Write out the text of every entry below word for word, leaving the pictures out of your answer.

═════ Data shown ═════

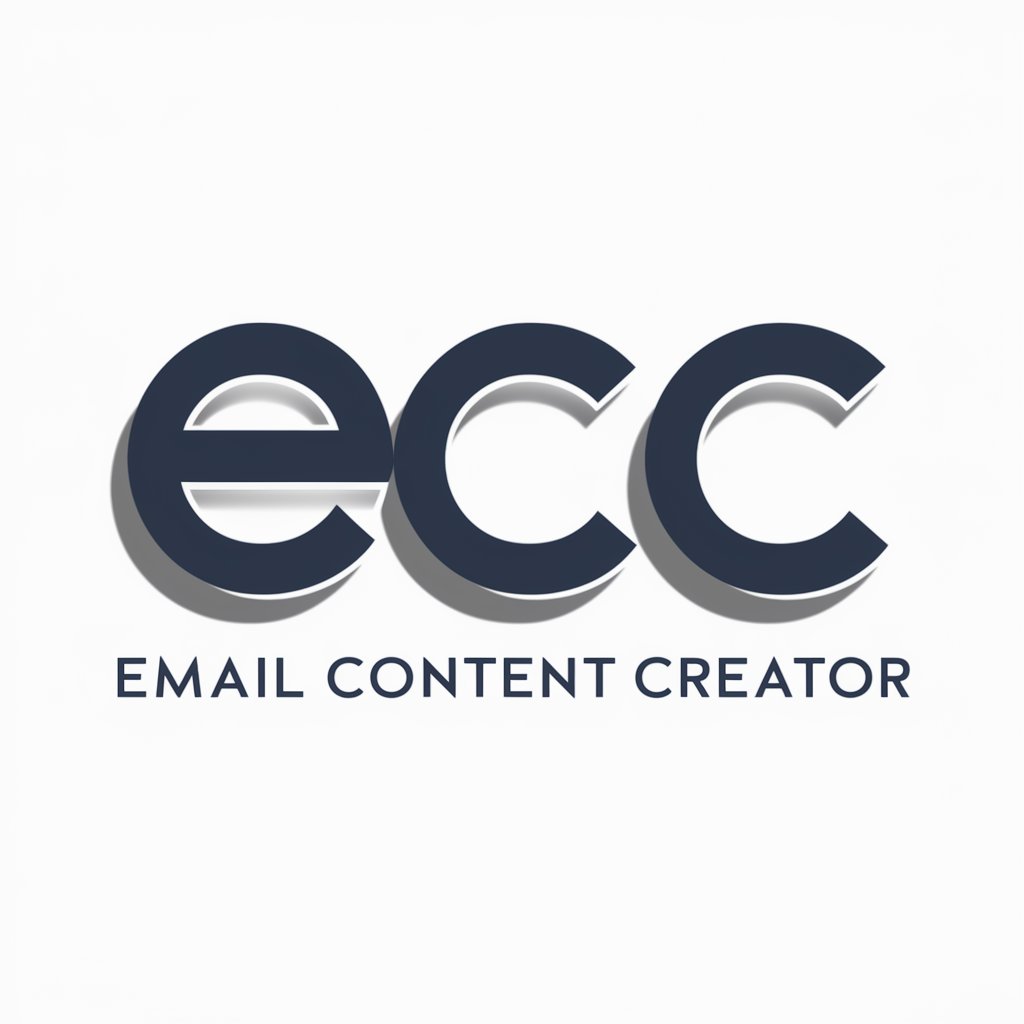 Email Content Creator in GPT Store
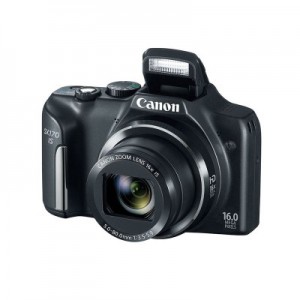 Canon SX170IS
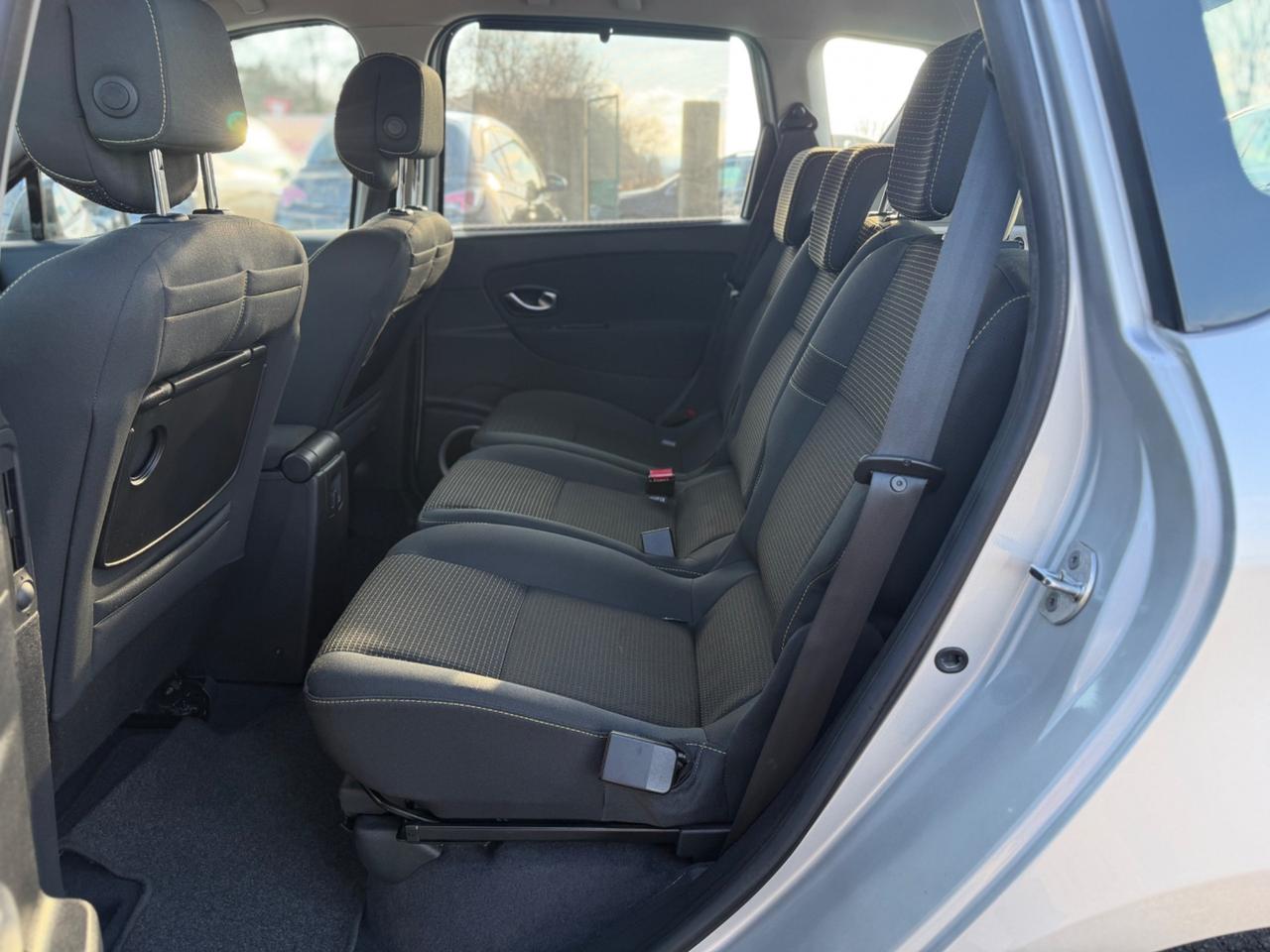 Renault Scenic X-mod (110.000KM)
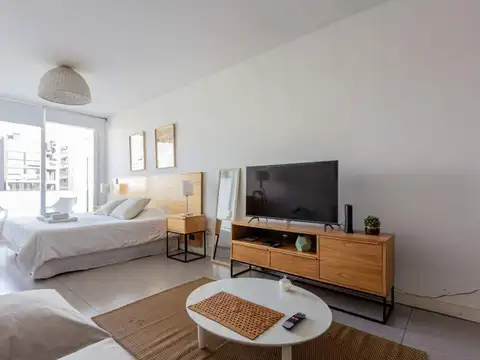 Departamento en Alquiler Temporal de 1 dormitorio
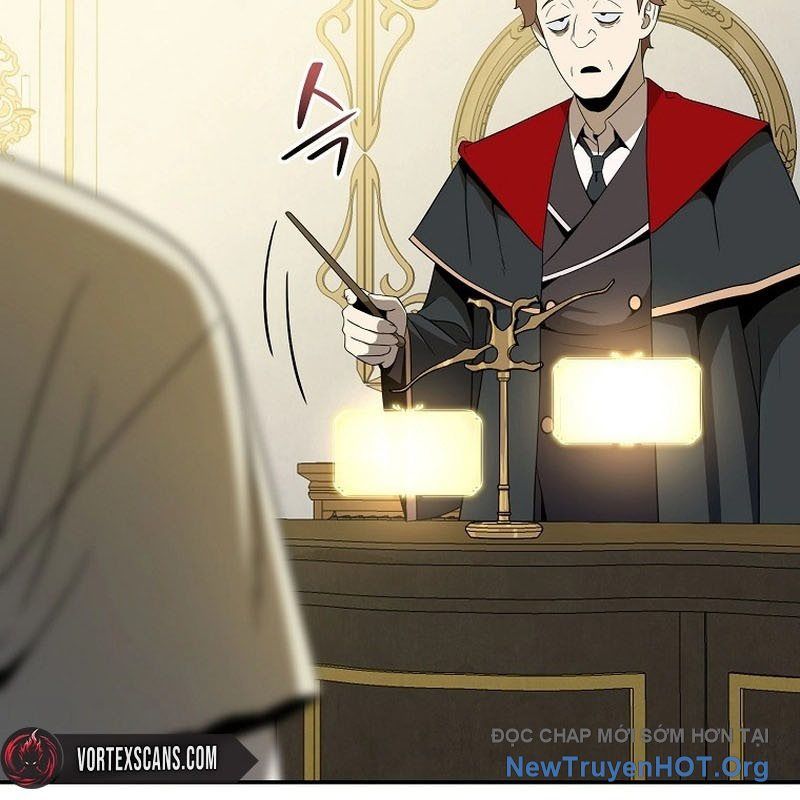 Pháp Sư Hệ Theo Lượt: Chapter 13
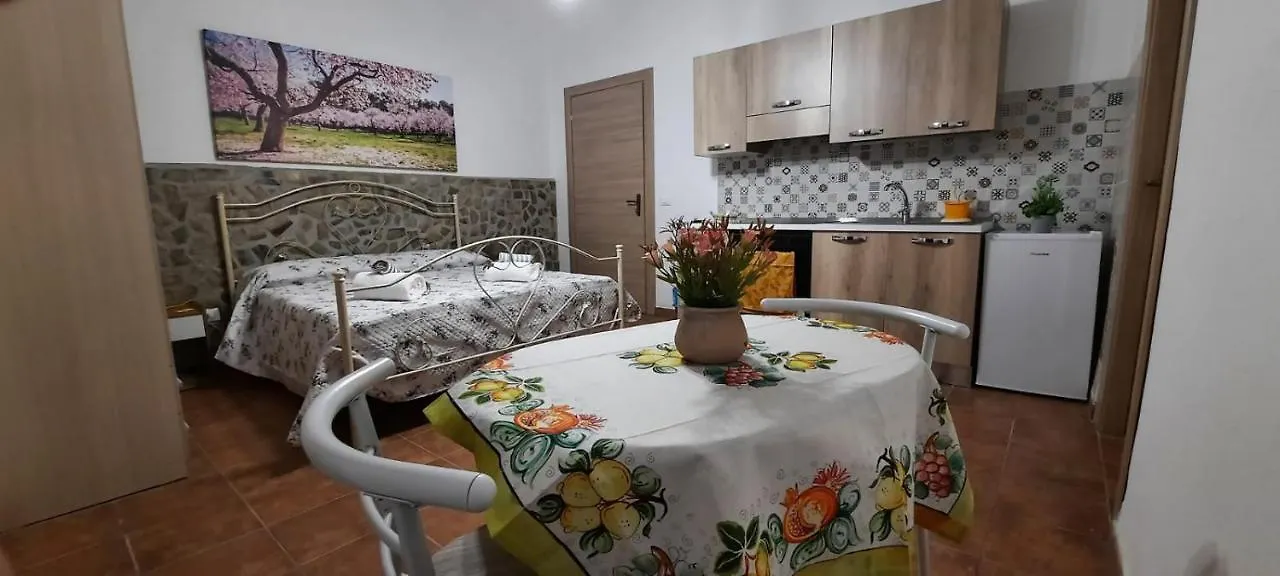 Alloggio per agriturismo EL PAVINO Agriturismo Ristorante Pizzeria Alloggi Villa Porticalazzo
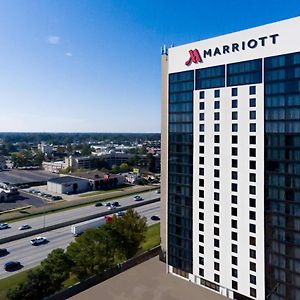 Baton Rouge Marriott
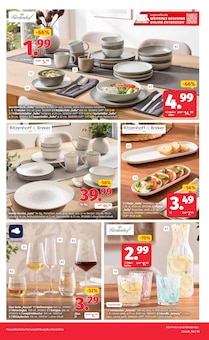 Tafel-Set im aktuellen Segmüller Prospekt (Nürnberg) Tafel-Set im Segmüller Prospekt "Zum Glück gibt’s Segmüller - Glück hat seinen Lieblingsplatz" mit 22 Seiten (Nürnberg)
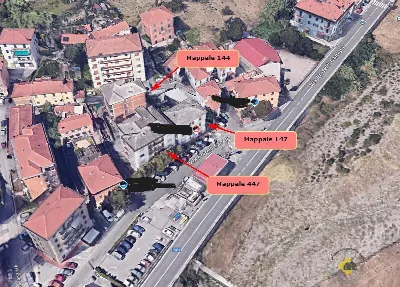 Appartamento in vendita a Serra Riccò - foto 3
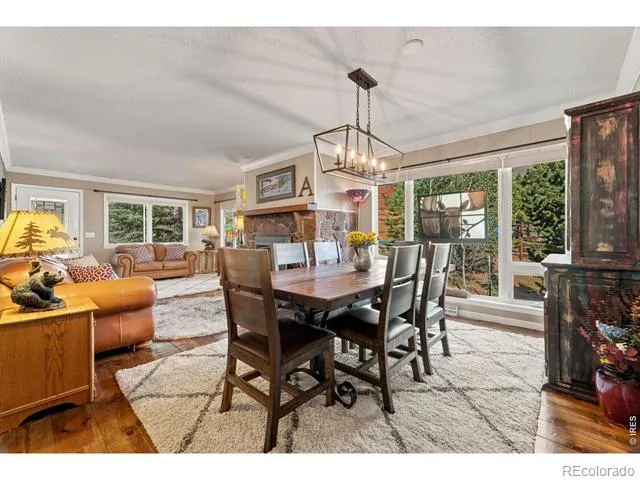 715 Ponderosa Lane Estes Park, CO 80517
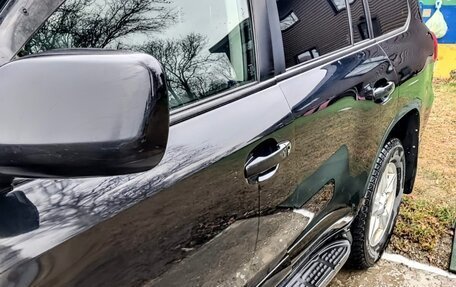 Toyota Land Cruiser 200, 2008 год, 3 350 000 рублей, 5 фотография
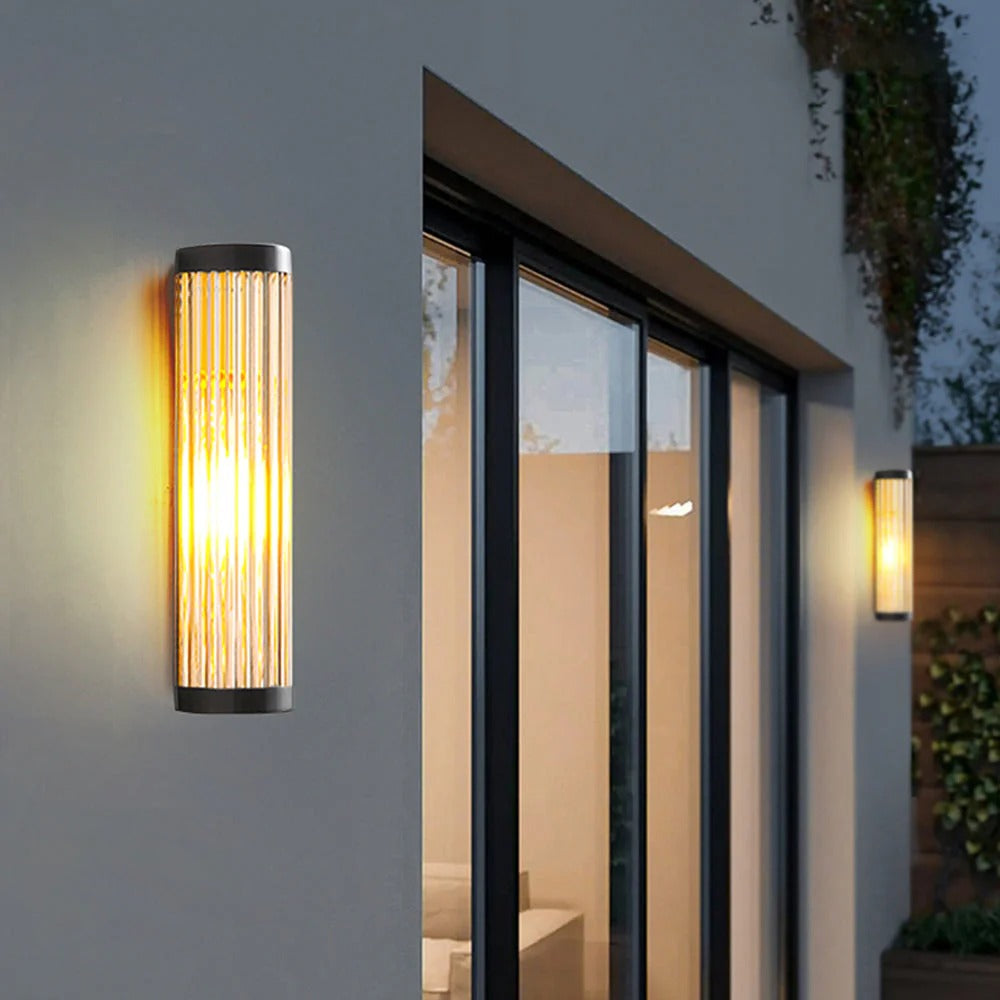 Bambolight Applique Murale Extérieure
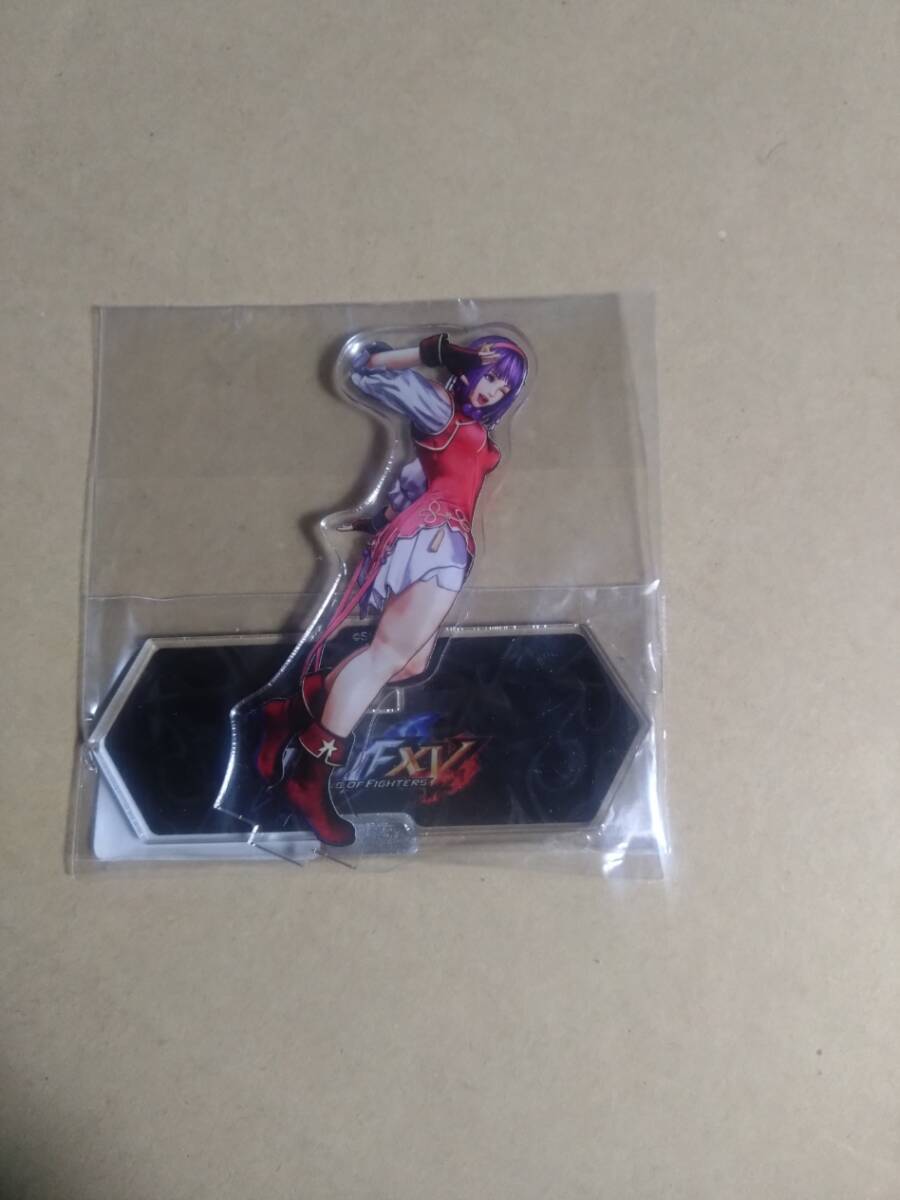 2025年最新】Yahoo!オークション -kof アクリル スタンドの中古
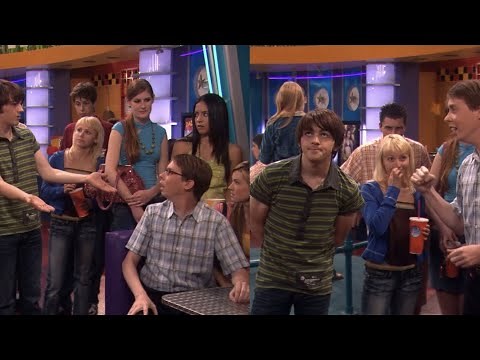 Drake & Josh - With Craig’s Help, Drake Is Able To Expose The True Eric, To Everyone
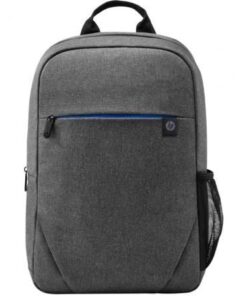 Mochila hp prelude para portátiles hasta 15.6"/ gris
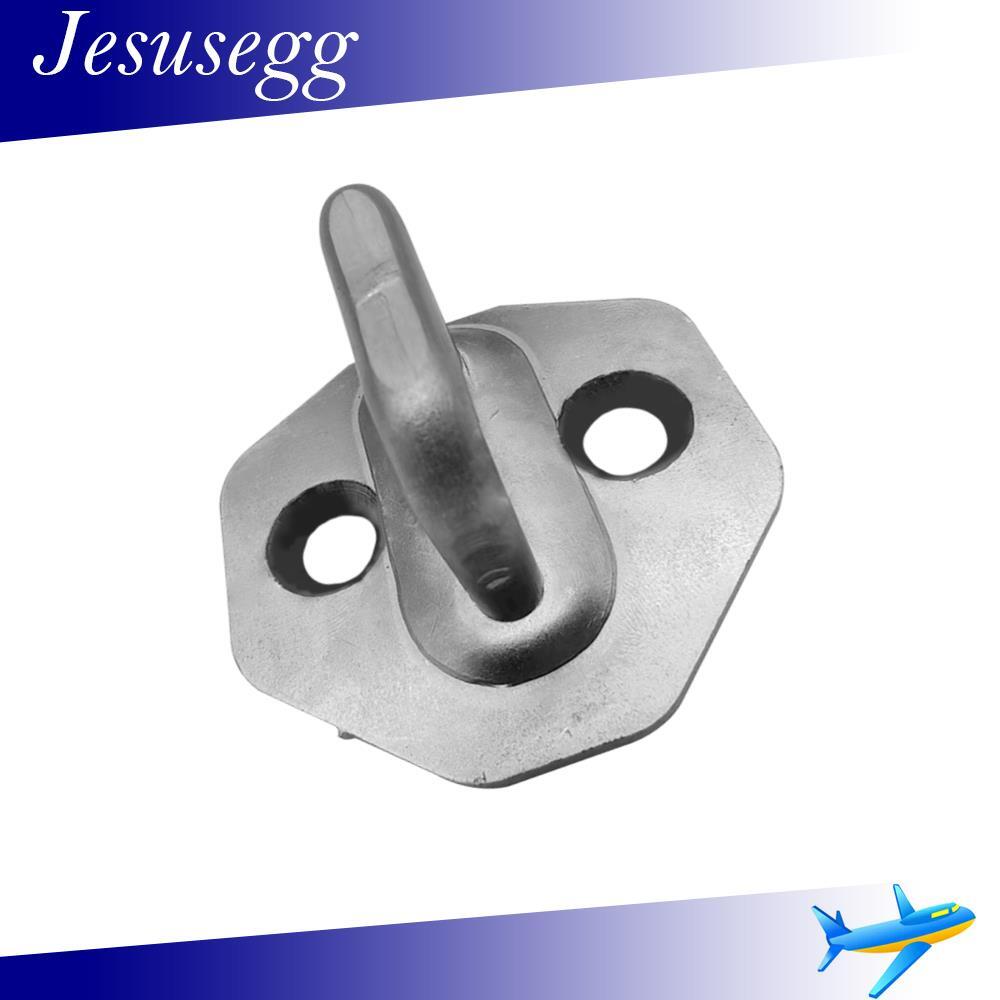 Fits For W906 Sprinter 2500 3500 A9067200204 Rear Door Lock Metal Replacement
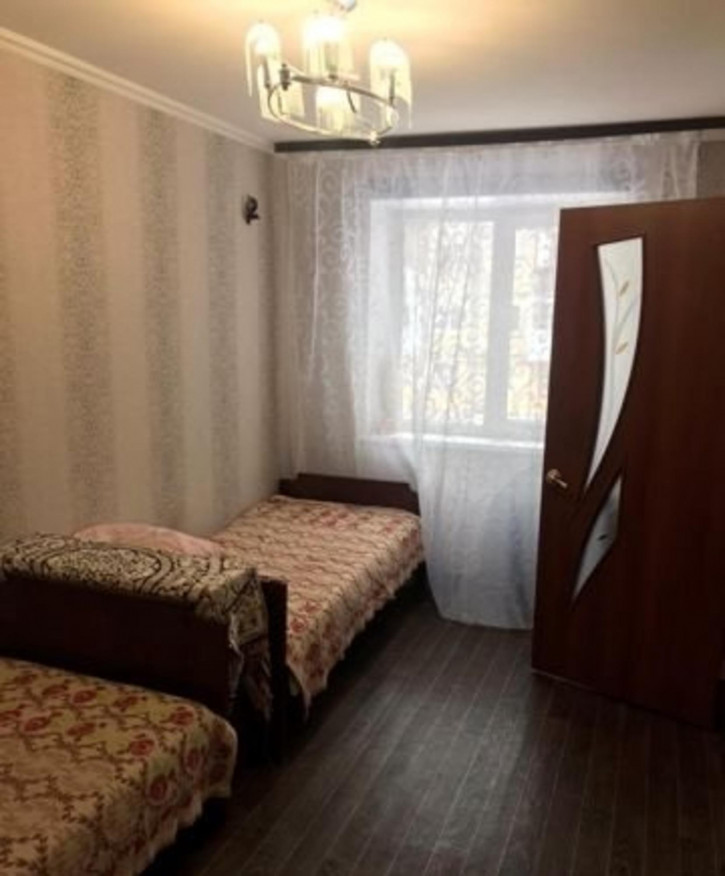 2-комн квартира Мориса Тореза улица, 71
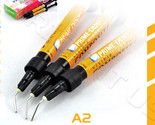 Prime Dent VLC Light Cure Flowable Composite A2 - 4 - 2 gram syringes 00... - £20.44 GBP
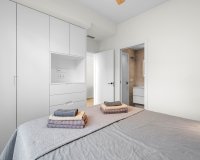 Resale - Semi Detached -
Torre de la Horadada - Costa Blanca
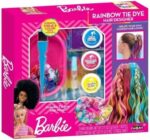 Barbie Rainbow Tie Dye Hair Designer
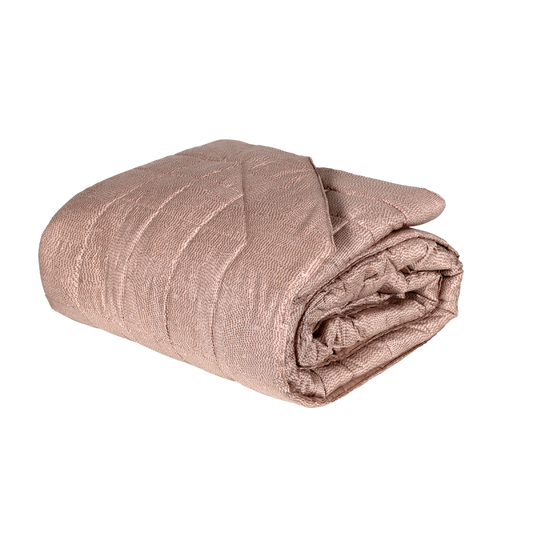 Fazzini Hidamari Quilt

═════

» **Exercise answer**:
 Email Content Creator in GPT Store
 Canon SX170IS
 Renault Scenic X-mod (110.000KM)
 Departamento en Alquiler Temporal de 1 dormitorio
 Pháp Sư Hệ Theo Lượt: Chapter 13
 Alloggio per agriturismo EL PAVINO Agriturismo Ristorante Pizzeria Alloggi Villa Porticalazzo
 Baton Rouge Marriott
 Tafel-Set im aktuellen Segmüller Prospekt (Nürnberg) Tafel-Set im Segmüller Prospekt "Zum Glück gibt’s Segmüller - Glück hat seinen Lieblingsplatz" mit 22 Seiten (Nürnberg)
 Appartamento in vendita a Serra Riccò - foto 3
 715 Ponderosa Lane Estes Park, CO 80517
 Toyota Land Cruiser 200, 2008 год, 3 350 000 рублей, 5 фотография
 Bambolight Applique Murale Extérieure
 2025年最新】Yahoo!オークション -kof アクリル スタンドの中古
 Drake & Josh - With Craig’s Help, Drake Is Able To Expose The True Eric, To Everyone
 Mochila hp prelude para portátiles hasta 15.6"/ gris
 Fits For W906 Sprinter 2500 3500 A9067200204 Rear Door Lock Metal Replacement
 2-комн квартира Мориса Тореза улица, 71
 Prime Dent VLC Light Cure Flowable Composite A2 - 4 - 2 gram syringes 00... - £20.44 GBP
 Resale - Semi Detached -
Torre de la Horadada - Costa Blanca
 Barbie Rainbow Tie Dye Hair Designer
 Fazzini Hidamari Quilt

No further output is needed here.